SAN PEDRO MASAHUAT: Using worn masks, torn gloves and rusty weapons, a group of youngsters in a rural village in El Salvador are put through their paces by a passionate coach.
But Ernesto Ramirez is not just training these youngsters to be talented fencers, he’s trying to keep them away from violence and trouble.
“This curbs violence, it certainly stops violence,” the 59-year-old former athlete and now government employee explains.
El Salvador’s murder rate may have halved since 2015 but it is still one of the highest in world at 51 per 100,000 inhabitants in 2018.
The country is blighted by gang violence and has around 70,000 gang members, some 17,000 of whom are in prison.
After dedicating 35 years of his life to fencing, Ramirez believes the state needs to stop “training and employing” so many police and soldiers to tackle its issues and instead prepare sports coaches to work with children.
“We need sports coaches engaged in their communities,” he said.
Although he was a successful athlete — a former Central American champion in the foil discipline and sabre silver medalist in the Central American Games in the 1990s — Ramirez says there is something more important that sport brings to children.
“Fencing is like a brotherhood,” says Ramirez, the former president of the Salvadoran Fencing Federation.
Seeing that no other entity was offering sporting programs for children, Ramirez launched his open-air fencing school in the village of San Pedro Masahuat in May 2009.
Almost 10 years later, and having overcome many obstacles, the club has around 300 medals to show for its efforts.
After finishing work at an office in the capital San Salvador, Ramirez heads to San Pedro Masahuat in the nearby department of La Paz to train children from poor families.
“He’s managed to transform the school’s children, teenagers and youngster’s way of thinking and behaving, distancing them in every way from negative and harmful things,” said Ana Ramirez, the mother of two of the school’s young fencers.

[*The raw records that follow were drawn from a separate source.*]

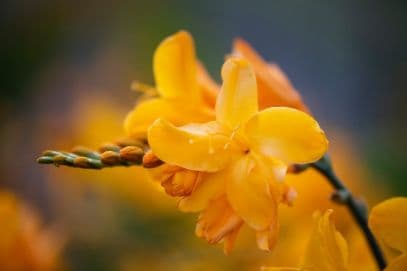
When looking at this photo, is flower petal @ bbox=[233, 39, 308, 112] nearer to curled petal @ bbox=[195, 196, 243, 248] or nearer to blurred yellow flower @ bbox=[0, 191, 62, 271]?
curled petal @ bbox=[195, 196, 243, 248]

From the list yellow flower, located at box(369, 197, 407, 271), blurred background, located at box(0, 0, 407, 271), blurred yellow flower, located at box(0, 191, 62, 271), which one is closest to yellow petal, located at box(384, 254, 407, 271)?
yellow flower, located at box(369, 197, 407, 271)

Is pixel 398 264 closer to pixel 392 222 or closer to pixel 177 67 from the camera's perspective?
pixel 392 222

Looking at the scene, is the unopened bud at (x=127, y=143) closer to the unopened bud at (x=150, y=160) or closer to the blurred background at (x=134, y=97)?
the unopened bud at (x=150, y=160)

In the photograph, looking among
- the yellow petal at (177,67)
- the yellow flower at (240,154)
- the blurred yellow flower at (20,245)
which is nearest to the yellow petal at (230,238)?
the yellow flower at (240,154)

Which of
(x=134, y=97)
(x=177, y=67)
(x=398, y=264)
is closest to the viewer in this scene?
(x=398, y=264)

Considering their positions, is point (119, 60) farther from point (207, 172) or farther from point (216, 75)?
point (207, 172)

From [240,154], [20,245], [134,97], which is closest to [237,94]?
[240,154]

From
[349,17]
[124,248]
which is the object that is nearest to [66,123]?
[124,248]
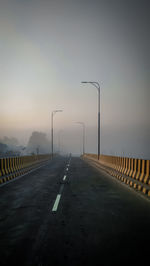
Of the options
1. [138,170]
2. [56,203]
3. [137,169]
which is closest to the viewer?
[56,203]

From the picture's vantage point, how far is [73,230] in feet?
13.8

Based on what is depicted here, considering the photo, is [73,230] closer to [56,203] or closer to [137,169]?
[56,203]

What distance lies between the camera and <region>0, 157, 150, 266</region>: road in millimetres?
3154

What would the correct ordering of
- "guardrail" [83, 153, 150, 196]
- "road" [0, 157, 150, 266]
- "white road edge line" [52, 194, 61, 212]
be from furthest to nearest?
"guardrail" [83, 153, 150, 196], "white road edge line" [52, 194, 61, 212], "road" [0, 157, 150, 266]

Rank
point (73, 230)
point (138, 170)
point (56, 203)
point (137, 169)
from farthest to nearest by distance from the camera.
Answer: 1. point (137, 169)
2. point (138, 170)
3. point (56, 203)
4. point (73, 230)

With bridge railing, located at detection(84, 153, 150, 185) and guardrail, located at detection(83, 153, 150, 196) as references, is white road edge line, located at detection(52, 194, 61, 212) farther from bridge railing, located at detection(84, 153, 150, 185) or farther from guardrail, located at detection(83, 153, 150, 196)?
bridge railing, located at detection(84, 153, 150, 185)

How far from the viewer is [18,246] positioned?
11.5 feet

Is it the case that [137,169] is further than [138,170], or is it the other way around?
[137,169]

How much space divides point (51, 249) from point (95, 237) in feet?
→ 3.39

“What I hope for is that my students become better sons, better citizens and better professionals in the future,” said Ramirez, who had 27 pupils from the get-go.
Ramirez has tried to teach his students the importance of concentration and discipline to “create conditions in which the other person does what I want him to, and that way I win the fight.”
Krissya Molina, 19, the national sabre champion last year, said that in the club “there are young people of our own age and we can express ourselves. Apart from this, sport helps us to become better people.”
Her 12-year-old brother Alexis Molina was student, national and Central American champion, as well as Pan-American runner-up in 2018.
Ramirez says the benefit of regular sports practice is having a positive knock-on effect as all of his students “have outstanding results” in their studies.
Without a gymnasium, the students train either outside or in a dusty cellar on a dirt floor.
At dusk, before their training session begins, they start by running up and down the 97 bamboo steps on the side of the hill where they train enthusiastically until their faces are reddened and their brows sweaty.
Once they’ve put away their foils, epees and sabres for the night, they head home where they eagerly await their next training session.